In un’intervista con La Stampa del 24 febbraio, la leader di Fratelli d’Italia Giorgia Meloni ha dichiarato a proposito del nuovo coronavirus che «anche in questo caso l’Unione europea non esiste. Non c’è un protocollo sanitario comune, procederemo in ordine sparso e saremo indifesi con le frontiere aperte». Secondo Meloni insomma è lecito chiedersi a che cosa serva questa Europa se in un momento cruciale come questo non è in grado di imporre una linea comune.

L’accusa di Meloni, che pure contiene una base fattuale in parte vera, è decisamente esagerata. Se le cose stanno così è in larga parte perché le competenze in materia di sanità è soprattutto degli Stati. Vediamo meglio i dettagli.

Che cosa ha fatto la Ue nel contrasto al coronavirus

Come hanno chiarito in una conferenza stampa il 24 febbraio Janez Lenarčič (commissario alla Gestione delle crisi) e Stella Kyriakides (commissaria alla Sanità), l’Unione europea sta seguendo da vicino la vicenda del nuovo coronavirus da diversi giorni. Ad esempio già a metà febbraio era stato raccomandato (min. 1.30) agli Stati membri di rafforzare le misure di pronta risposta.

Durante la conferenza stampa è poi stato annunciato (min. 4.00) lo stanziamento di più di 230 milioni di euro per sostenere le misure di contenimento e prevenzione, la ricerca e la risposta degli Stati membri, nonché l’eventuale rimpatrio di cittadini europei a rischio all’estero.

Inoltre fin dai primi giorni della crisi è attivo il Centro europeo per la prevenzione e il controllo delle malattie (Ecdc), con funzioni di monitoraggio, assistenza e coordinamento con gli Stati membri. I suoi tecnici – insieme a quelli dell’Organizzazione mondiale della sanità (Oms) – arriveranno (min.7.28) in Italia il 25 febbraio.

I poteri (limitati) di intervento della Ue

È vero, come afferma Meloni, che non ci sia un protocollo sanitario comune nella Ue, e che le frontiere non siano state generalmente chiuse. L’assenza di un protocollo comune tuttavia dipende dal fatto che gli Stati membri non hanno delegato all’Unione europea le competenze in materia sanitaria, che rimangono di competenza esclusiva degli Stati. Bruxelles può avanzare dei suggerimenti, ma non può imporre nessuna specifica decisione.

(Record memorizzati)
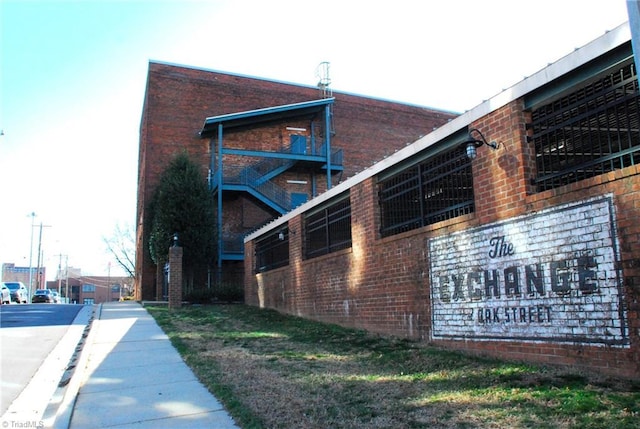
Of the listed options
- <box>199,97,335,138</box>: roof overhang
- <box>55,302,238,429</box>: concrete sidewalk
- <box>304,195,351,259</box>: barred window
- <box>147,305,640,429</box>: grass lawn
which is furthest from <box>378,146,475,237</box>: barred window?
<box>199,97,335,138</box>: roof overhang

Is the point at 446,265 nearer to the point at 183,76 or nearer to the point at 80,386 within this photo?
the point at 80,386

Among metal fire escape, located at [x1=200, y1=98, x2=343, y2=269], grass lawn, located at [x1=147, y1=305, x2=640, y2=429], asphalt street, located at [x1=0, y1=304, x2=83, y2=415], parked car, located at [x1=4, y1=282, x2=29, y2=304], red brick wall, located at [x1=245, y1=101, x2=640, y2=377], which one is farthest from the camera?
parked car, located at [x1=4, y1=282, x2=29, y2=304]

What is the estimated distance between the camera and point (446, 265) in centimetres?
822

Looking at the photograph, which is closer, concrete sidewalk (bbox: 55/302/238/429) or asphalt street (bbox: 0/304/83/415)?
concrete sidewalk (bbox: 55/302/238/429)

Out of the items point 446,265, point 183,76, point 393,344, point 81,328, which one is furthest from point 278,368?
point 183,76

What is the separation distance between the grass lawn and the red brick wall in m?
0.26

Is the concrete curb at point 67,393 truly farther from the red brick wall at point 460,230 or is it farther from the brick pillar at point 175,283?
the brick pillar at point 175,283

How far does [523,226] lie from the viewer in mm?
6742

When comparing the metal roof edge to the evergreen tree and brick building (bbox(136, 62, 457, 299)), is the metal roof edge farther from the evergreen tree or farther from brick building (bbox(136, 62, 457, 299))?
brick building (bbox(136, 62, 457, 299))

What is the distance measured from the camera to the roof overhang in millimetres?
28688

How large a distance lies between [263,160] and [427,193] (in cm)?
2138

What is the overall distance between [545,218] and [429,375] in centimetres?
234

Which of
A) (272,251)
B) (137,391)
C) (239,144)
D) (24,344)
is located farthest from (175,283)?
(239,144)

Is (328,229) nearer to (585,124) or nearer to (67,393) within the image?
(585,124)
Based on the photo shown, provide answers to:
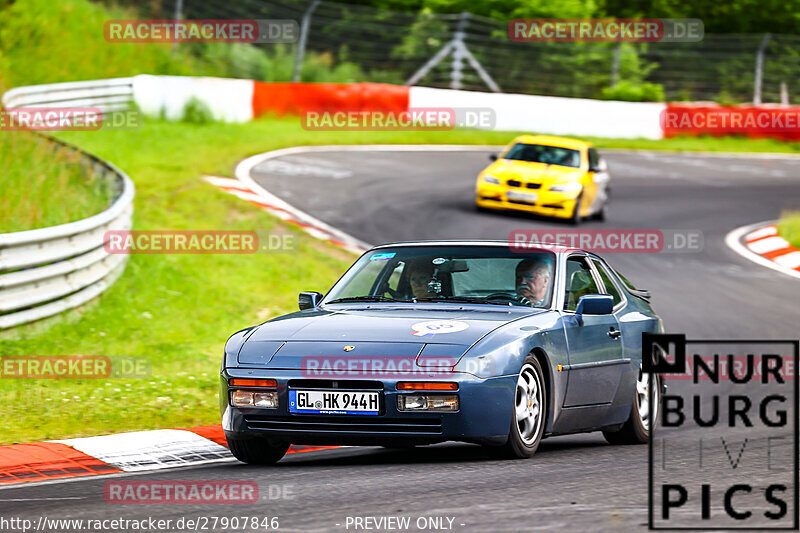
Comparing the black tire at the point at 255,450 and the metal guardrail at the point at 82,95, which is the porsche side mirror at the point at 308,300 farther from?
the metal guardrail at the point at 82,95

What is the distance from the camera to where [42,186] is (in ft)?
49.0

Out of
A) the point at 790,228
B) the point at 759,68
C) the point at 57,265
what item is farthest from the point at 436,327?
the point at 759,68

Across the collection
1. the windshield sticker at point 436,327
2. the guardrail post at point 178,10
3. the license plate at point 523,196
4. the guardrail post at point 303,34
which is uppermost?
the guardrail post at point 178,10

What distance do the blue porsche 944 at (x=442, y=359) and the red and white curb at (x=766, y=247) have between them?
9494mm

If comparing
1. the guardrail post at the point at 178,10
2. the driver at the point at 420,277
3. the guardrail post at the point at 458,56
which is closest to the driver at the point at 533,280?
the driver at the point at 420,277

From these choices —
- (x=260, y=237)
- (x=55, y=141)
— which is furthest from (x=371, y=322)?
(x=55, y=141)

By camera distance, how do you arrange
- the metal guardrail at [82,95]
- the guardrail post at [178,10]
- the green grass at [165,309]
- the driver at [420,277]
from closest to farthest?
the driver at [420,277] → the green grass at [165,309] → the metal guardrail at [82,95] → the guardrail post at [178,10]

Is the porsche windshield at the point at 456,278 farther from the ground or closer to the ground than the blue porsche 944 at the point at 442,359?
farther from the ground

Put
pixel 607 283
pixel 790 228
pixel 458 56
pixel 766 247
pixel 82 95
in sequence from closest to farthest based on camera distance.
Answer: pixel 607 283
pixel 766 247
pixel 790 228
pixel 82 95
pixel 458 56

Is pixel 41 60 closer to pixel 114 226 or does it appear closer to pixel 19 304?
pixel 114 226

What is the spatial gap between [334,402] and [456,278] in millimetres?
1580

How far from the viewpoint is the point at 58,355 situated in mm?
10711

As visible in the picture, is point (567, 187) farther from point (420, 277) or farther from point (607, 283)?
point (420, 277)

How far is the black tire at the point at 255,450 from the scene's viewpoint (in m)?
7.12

◆ **CONSEGNA 1**: Traduca in inglese la seguente frase tratta dall'articolo sulla risposta dell'Unione europea al coronavirus: «Bruxelles può avanzare dei suggerimenti, ma non può imporre nessuna specifica decisione.»
◆ **CONSEGNA 2**: Ripeta senza alcuna modifica il passo dell'articolo sulla risposta dell'Unione europea al coronavirus che si apre con le parole contenenti "È vero, come" e si chiude con "nessuna specifica decisione.".
◆ **CONSEGNA 3**: Prosegua l'articolo sulla risposta dell'Unione europea al coronavirus, riprendendo subito dopo l'ultima frase riportata.

◆ **SPAZIO RISPOSTA 1**: Brussels can put forward suggestions, but it cannot impose any specific decision.

◆ **SPAZIO RISPOSTA 2**:
È vero, come afferma Meloni, che non ci sia un protocollo sanitario comune nella Ue, e che le frontiere non siano state generalmente chiuse. L’assenza di un protocollo comune tuttavia dipende dal fatto che gli Stati membri non hanno delegato all’Unione europea le competenze in materia sanitaria, che rimangono di competenza esclusiva degli Stati. Bruxelles può avanzare dei suggerimenti, ma non può imporre nessuna specifica decisione.

◆ **SPAZIO RISPOSTA 3**:
Più nel dettaglio, la Ue può, in base all’articolo 168 del Trattato sul funzionamento dell’Unione europea (Tfue), agire in maniera complementare rispetto agli Stati, fornendo assistenza economica, operativa e di coordinamento. Cosa che, come appunto riportato dai commissari competenti, sta facendo.

Inoltre anche l’eventuale decisione di reintrodurre i controlli alle frontiere, sospendendo l’accordo di Schengen, è di competenza degli Stati e non dell’Unione europea.

Il verdetto

Meloni ha accusato l’Unione europea di essere «inesistente» nella gestione del nuovo coronavirus, lamentando l’assenza di un protocollo comune a livello europeo e il fatto che le frontiere restino aperte.

L’accusa di inesistenza è esagerata: l’Unione europea si sta muovendo sul tema del virus promuovendo il coordinamento tra Stati, fornendo loro assistenza, monitorando la situazione e stanziando risorse.

È poi vero che manchi un protocollo comune, ma questo dipende dal fatto che gli Stati non hanno devoluto la competenza in materia sanitaria alla Ue che, dunque, ha solo funzioni complementari rispetto a quelle degli Stati membri. Allo stesso modo la decisione di sospendere l’accordo di Schengen e di reintrodurre i controlli alle frontiere è di competenza statale e non comunitaria. Insomma: quanto dice Meloni è in parte vero, ma non dipende dall’inazione dell’Ue quanto dal modo in cui le competenze in materia di sanità sono divise tra Stati e istituzioni comunitarie. Nel complesso per Meloni un “Nì”.